Они и Катьку запугали.
Из репродуктора доносились голоса, звуки гимна, овации, которыми слушатели провожали ораторов. Но так как репродуктор не приспособлен к трансляции аплодисментов тысяч человек, эти аплодисменты звучали как слитный гул, состоящий из шипения, треска и хрипа.
Пасечник надел пиджак, снова ощупал ногу, похлопал по ней ладонью, подбадривая себя, снова прошелся с костылем по комнате, стараясь не морщиться от боли, и направился к двери.
Дернул за ручку. Странно, но дверь заперта. Где же ключ? Ключа нет. Светится замочная скважина. Что за чертовщина?
Пасечник изо всех сил начал дубасить в дверь кулаком.
Тишина, все ушли.
Он начал злиться, но его осенило – это Катька у него такая догадливая и заботливая!
Беспомощный, удрученный, он сел на кровать и прислушался – отголоски праздника становились все заманчивей и настойчивей.
Пасечник вышел на балкон, осмотрелся, деловито ощупал веревку, на которой в несколько рядов висело белье. Подходящая веревка! На такой веревке – не белье сушить. Такая веревка может солидный груз держать. И высотёнка тут ерундовая, подумаешь, третий этаж! Белье потом досушится, ничего этому белью не сделается, если оно поваляется на кровати. А отвязать веревку, прикрепить ее конец мертвым узлом к перилам балкона – и вовсе пустяковое дело для такелажника. Он спустил веревку.
Ничего страшного – всего каких-нибудь двух метров до земли не хватает. Бросил вниз, на траву, костыль. Поначалу можно было подумать, что он это сделал в сердцах, но вслед за костылем полетел пиджак.
Пасечник перелез через перила и, не выпуская веревки, а лишь перебирая ее руками, вылез на карниз.
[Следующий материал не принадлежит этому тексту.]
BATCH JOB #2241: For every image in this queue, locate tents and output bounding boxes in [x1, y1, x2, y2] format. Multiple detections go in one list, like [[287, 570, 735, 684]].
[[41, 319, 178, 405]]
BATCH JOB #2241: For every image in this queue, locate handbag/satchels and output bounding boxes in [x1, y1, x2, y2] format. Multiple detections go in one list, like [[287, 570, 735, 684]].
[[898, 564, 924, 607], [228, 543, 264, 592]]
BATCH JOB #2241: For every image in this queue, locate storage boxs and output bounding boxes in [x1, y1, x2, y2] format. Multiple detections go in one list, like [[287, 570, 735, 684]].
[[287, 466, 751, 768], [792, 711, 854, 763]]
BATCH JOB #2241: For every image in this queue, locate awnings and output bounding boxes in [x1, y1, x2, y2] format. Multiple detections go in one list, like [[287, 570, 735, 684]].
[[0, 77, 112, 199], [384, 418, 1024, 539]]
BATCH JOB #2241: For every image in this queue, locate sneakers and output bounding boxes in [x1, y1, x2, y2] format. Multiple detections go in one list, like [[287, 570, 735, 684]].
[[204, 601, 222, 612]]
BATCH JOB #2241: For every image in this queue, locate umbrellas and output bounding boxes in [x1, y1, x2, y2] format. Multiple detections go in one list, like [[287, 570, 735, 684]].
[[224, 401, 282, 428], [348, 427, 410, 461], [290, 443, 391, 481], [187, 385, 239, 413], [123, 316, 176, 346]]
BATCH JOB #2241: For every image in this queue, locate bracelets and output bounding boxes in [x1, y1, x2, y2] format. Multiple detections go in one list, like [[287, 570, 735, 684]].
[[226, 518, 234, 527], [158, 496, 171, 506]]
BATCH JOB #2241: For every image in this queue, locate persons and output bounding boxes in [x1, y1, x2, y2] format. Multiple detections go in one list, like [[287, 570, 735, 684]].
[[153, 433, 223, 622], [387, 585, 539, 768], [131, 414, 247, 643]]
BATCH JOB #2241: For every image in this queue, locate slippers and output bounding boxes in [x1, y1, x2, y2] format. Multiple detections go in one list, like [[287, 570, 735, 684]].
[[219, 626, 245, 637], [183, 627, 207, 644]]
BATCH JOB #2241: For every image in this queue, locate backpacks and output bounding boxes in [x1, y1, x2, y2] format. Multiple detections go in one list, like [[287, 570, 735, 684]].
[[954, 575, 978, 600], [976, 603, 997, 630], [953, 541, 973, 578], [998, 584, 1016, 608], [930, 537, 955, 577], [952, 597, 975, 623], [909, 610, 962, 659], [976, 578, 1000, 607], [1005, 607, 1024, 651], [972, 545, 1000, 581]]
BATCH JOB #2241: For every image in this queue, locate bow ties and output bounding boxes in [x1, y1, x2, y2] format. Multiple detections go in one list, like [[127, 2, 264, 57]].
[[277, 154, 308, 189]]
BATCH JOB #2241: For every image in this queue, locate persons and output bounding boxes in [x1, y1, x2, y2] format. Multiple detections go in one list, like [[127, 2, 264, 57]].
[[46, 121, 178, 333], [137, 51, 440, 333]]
Одной рукой он держался за веревку, другой – обнимал водосточную трубу, цеплялся за ухваты, в которые заключена труба, а ставил ногу на выступ, на подоконник, на карниз балкона второго этажа.
Вот у него в руках и самый конец веревки. Обкорнали, черти!
Пасечник повис над зеленым газоном, отпустил веревку и приземлился здоровой ногой, да так удачно, что даже не упал.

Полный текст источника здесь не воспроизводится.